Finally we are starting to see what changes in Medicare await seniors for 2014! Here are answers to a few of the most common questions we have been receiving…
– Will there be fewer doctors accepting Medicare patients in 2014? According to HHS there was an increase in doctors accepting Medicare from 2012 to 2013, and is expected to increase in 2014. However, access to doctors may be a more prevalent issue, as 10,000 baby boomers a day join the Medicare rolls. The increase in doctors is not expected to keep up with the increase in Medicare eligible. According to a study by MedPac (Medicare Payment Advisory Commission) this along with some doctors not accepting new Medicare patients, will leave 1 in 4 Medicare recipients having difficulty finding a primary care physician.
– Will Medicare Advantage still be available in my area? Depends, with Medicare reimbursement rates expected to decrease in the coming years, plan carriers are expected to shrink their coverage areas. The reimbursement rates are determined on a county by county basis. Therefore, counties with lower reimbursement rates can expect to see some plans leave the county.

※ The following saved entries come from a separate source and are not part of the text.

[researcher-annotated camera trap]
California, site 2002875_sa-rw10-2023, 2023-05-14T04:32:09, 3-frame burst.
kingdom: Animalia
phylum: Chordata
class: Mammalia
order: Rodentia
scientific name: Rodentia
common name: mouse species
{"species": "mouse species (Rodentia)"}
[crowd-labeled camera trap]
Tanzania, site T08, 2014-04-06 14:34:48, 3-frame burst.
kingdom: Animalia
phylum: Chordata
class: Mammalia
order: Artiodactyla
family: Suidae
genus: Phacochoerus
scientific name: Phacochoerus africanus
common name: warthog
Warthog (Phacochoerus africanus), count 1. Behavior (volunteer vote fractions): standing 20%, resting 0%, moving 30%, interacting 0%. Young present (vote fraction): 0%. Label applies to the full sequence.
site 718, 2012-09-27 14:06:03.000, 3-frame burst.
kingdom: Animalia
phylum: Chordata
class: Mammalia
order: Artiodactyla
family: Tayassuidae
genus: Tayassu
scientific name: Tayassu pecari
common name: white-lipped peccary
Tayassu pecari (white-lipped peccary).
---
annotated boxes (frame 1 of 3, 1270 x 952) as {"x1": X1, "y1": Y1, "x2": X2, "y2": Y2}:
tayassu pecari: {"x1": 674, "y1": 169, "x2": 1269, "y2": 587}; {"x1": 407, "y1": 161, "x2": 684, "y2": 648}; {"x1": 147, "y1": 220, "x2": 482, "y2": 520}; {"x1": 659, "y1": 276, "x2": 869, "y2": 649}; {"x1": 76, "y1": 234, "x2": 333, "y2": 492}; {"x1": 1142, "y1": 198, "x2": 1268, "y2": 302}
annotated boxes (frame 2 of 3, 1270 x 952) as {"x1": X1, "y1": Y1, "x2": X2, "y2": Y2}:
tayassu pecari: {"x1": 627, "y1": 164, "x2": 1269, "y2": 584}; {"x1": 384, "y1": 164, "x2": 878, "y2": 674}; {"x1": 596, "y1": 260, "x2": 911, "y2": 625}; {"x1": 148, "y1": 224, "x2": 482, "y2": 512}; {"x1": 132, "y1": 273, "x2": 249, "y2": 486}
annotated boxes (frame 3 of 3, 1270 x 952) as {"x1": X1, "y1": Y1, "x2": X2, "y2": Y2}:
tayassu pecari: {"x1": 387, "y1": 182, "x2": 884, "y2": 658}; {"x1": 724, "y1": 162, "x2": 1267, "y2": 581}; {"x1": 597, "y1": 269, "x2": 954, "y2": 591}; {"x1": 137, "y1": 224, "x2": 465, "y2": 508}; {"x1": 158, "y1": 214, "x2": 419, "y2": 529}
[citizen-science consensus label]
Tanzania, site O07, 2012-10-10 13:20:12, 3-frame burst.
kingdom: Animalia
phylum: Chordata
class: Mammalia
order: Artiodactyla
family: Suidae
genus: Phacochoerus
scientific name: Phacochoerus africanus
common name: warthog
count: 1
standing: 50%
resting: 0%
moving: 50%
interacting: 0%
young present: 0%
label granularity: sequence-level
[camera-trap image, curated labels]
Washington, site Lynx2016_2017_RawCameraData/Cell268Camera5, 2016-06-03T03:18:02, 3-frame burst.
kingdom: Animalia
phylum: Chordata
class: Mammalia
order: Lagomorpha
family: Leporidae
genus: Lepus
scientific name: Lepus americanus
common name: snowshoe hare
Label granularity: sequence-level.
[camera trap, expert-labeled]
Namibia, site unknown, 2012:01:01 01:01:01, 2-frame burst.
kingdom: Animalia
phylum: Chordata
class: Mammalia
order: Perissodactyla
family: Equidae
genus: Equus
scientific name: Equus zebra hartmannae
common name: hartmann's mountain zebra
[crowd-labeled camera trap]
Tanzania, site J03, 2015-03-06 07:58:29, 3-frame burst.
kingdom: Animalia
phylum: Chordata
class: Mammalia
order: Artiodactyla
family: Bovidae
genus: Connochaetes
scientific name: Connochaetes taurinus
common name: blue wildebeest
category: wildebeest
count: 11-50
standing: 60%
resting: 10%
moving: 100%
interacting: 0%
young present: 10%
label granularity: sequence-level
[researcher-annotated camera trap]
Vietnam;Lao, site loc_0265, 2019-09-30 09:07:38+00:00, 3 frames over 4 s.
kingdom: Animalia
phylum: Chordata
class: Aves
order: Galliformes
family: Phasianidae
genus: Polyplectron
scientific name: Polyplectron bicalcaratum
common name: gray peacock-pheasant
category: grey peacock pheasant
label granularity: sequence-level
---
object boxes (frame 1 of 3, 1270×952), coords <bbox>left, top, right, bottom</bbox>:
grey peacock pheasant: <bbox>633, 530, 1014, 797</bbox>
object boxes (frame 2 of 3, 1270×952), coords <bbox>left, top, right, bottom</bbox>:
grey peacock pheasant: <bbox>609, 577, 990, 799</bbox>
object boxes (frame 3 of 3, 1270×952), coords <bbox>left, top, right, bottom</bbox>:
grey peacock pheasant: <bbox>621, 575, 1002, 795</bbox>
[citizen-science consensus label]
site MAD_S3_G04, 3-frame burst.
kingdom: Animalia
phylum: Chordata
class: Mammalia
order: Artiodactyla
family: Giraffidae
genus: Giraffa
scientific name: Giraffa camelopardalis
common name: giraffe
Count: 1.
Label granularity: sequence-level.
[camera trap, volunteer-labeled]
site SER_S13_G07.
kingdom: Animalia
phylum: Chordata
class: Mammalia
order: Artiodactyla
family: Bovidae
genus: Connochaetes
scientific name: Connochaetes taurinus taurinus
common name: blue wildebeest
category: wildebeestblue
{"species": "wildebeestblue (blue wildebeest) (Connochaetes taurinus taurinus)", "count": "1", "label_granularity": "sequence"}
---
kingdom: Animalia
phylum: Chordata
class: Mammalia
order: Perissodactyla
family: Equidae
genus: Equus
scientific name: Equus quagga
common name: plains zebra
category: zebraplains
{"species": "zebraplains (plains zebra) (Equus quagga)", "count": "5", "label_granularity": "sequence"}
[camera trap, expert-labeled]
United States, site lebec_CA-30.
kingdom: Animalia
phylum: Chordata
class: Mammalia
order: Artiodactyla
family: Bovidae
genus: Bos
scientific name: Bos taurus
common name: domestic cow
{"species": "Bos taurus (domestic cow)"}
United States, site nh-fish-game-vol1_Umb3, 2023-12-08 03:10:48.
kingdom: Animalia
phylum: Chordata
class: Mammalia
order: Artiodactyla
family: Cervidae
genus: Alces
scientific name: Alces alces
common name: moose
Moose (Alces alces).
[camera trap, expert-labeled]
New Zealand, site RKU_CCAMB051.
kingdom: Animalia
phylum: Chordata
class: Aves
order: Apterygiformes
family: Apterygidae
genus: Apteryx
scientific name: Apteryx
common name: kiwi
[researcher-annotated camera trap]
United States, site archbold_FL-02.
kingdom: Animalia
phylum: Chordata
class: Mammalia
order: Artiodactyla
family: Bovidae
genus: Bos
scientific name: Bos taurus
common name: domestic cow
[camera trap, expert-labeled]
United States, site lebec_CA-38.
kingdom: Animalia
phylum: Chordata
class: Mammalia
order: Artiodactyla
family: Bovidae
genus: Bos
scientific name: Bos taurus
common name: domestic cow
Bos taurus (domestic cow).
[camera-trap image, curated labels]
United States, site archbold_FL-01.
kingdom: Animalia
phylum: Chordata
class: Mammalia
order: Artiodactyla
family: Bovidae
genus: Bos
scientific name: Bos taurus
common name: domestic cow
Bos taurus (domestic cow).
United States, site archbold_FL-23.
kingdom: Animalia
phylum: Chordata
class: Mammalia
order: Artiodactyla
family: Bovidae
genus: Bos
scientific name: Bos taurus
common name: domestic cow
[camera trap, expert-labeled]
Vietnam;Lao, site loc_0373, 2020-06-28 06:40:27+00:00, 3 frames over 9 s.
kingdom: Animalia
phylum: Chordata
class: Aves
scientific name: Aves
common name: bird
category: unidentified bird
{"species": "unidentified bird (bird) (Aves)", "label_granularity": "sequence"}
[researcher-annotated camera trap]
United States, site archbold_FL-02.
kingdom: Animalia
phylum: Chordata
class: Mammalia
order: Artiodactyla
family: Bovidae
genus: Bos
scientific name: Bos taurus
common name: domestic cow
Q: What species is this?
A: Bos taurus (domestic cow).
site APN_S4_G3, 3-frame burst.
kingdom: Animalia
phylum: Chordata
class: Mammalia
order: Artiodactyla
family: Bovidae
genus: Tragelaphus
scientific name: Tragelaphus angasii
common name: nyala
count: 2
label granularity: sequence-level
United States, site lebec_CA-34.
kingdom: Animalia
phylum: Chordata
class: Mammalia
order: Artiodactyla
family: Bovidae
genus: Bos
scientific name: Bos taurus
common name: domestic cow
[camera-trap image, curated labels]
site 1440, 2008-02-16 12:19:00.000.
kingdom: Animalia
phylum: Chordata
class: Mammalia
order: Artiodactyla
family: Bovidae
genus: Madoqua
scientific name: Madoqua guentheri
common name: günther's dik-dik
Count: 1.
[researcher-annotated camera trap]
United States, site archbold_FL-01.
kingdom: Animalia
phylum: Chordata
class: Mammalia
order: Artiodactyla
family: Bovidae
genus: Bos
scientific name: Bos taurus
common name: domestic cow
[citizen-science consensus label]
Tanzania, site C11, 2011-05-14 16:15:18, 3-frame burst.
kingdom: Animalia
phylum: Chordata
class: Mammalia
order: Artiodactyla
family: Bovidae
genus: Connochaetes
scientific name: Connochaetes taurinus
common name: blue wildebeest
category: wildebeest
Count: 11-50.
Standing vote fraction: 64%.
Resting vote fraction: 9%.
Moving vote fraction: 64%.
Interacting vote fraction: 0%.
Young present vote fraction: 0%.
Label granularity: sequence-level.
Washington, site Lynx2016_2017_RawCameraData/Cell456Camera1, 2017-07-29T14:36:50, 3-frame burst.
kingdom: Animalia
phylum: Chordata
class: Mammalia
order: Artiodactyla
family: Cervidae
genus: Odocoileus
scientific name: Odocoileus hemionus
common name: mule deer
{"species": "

– Is Medicare Advantage being cut for 2014? No, Medicare Advantage Reimbursement rates are actually being increased by 3%. Plans to cut were changed due to congressional concern over consumer backlash. However, the reimbursement rate will not keep pace with the cost of care. This will lead to some benefit reductions or increased copays and premiums in some plans. Future cuts will probably be necessary though to keep Medicare Advantage viable.
– Is my supplement going to change coverage? No, there have been rumors that Medigap plan F would be getting a facelift, in the way of a deductible. After listening to the conference of state Insurance Directors, Kathleen Sebelius agreed that this would not be ideal for consumers or for helping keep down healthcare costs.
– Is my Medicare Advantage plan going to change? In general, copays, premiums, and maximum out of pocket costs will be increasing slightly to moderate depending on the area. Additional benefits like dental, vision, and the popular Silver Sneakers program will be added or dropped from various plans.
– Is there anything I need to be aware of heading into 2014? Yes, in an effort to improve hospital in patient outcomes the reimbursement rate for hospitals with a high readmission rate have been reduced. As a result hospitals are not admitting many individuals initially, but putting them in observation and running any necessary tests. This allows them to help the patient and send them home, and if they need to return for the same reason they will be considered first admission at that point. This only causes a problem for individuals with original Medicare or Medicare Advantage. The observation is billed as outpatient and has copays which do not apply towards the hospital copay or part A deductible if the individual ends up needing to be admitted.
– Finally, the 2014 Part A & B deductible will be released soon as will the Part B premium. Expect little or no change, but we will update the blog as soon as the information is available.
- Part A Deductible will be $1216 per benefit period, a $32 increase over the 2013 amount
- Part B Deductible remains unchanged at $147
- Part B Premiums for 2014 will remain the same at $104.90 for individuals below the $85,000 income level. Premiums for individuals above this level also are unchanged.